First, I think "us dummies" is a poor choice of words. The only dummies are those who can't learn. Everyone starts off not knowing much. The only "dumb question" is the question that is *not* asked.

The diagnostic link connector -- in the service manuals it is called the "Data Link Connector" and its use is described under the topic "Data Link Communications". Its location is shown on page 8-167 of the 2001 service manual, volume 3, under "Body and Accessories, Data Link Communications, Component Locator" (this diagram should be located in a similar place in the service manuals for other year models).

The connector is a 16-pin "D" type connector located just under the lower front edge of the kick pannel under the driver's side dash. You don't remove anything from the dash to plug into it. If you slide down into the driver's side foot-well and look up you will see it. It's about 1 1/4 inch wide and 3/8 inch high.

It is illustrated on the next page, page 8-168 of the 2001 service manual -- "Data Link Communications Connector End Views". This diagram shows the pin numbers and a table showing what signals are on which pins. (Have I said that if you don't already have a copy of the service manuals, you should immediately buy one?)

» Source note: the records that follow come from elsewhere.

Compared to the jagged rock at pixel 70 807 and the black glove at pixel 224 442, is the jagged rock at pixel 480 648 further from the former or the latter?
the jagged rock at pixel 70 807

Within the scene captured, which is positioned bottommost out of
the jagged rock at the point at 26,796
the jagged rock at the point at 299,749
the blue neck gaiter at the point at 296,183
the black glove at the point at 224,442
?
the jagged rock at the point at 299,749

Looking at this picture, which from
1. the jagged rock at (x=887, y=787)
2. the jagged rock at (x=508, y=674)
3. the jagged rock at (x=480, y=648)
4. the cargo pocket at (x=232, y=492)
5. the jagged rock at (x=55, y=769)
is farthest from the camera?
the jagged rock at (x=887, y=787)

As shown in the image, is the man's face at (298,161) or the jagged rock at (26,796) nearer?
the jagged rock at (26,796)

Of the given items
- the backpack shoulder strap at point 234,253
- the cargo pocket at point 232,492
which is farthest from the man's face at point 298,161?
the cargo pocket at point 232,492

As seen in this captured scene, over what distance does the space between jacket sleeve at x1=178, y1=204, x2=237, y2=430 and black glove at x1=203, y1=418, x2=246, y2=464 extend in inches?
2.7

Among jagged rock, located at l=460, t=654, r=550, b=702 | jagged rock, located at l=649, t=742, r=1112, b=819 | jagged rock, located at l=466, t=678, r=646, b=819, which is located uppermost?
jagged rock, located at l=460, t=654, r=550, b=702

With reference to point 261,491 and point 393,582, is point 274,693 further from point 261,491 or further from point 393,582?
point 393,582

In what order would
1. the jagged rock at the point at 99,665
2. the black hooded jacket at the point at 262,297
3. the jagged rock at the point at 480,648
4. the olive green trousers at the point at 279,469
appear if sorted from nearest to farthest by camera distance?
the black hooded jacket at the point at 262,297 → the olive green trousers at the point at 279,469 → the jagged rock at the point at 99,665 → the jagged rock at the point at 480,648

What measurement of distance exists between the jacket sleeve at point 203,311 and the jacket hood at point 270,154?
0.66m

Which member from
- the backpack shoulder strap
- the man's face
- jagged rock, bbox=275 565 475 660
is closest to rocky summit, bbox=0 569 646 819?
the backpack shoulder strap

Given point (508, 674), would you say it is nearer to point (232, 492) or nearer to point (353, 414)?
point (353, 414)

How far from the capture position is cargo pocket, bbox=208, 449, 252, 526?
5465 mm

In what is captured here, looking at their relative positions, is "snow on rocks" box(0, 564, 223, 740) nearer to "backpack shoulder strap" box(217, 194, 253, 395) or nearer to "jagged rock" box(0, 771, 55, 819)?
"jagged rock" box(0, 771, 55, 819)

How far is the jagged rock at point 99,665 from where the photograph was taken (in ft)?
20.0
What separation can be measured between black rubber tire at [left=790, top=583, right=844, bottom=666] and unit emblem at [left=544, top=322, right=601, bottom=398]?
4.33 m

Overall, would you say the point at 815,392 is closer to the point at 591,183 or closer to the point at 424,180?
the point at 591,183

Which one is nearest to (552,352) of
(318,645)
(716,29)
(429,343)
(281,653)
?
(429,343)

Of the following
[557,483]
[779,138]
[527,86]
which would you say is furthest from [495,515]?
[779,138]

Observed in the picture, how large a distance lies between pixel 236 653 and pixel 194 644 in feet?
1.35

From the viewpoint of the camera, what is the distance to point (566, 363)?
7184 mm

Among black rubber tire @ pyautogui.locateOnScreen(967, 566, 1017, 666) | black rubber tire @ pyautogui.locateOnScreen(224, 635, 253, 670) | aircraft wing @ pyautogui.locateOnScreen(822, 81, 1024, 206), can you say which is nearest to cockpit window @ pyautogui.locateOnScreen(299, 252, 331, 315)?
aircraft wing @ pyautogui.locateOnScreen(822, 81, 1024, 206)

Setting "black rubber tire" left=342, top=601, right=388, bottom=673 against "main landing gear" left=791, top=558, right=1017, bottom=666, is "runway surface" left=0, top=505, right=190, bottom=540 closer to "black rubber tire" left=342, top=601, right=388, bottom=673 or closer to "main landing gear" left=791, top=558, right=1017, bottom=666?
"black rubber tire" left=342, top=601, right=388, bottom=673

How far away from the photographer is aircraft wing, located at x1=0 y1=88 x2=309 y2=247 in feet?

This "Data Link" is a RS-232-C serial port on your PCM (which is a Motorola 68332 based computer). It communicates using the standard RS-232-C protocol. It is equivalent to the RS-232-C serial port on your PC or laptop. In fact, that is what it talks to when you use a scan tool.

As you know, the PCM controls everyting in the LS1/LS6 motor. A scan tool reads out many of the parameters and signals that are being controled. What they all mean is beyond the scope of this thread, but I recomend you go over to <www.teamzr1.com> to the "forum" section and read the many posts there about the PCM data readouts.

As I said in the post above, GM does not release most of the information we would like to know about how the PCM works, so some of the info available is based on deductions from the data that is available.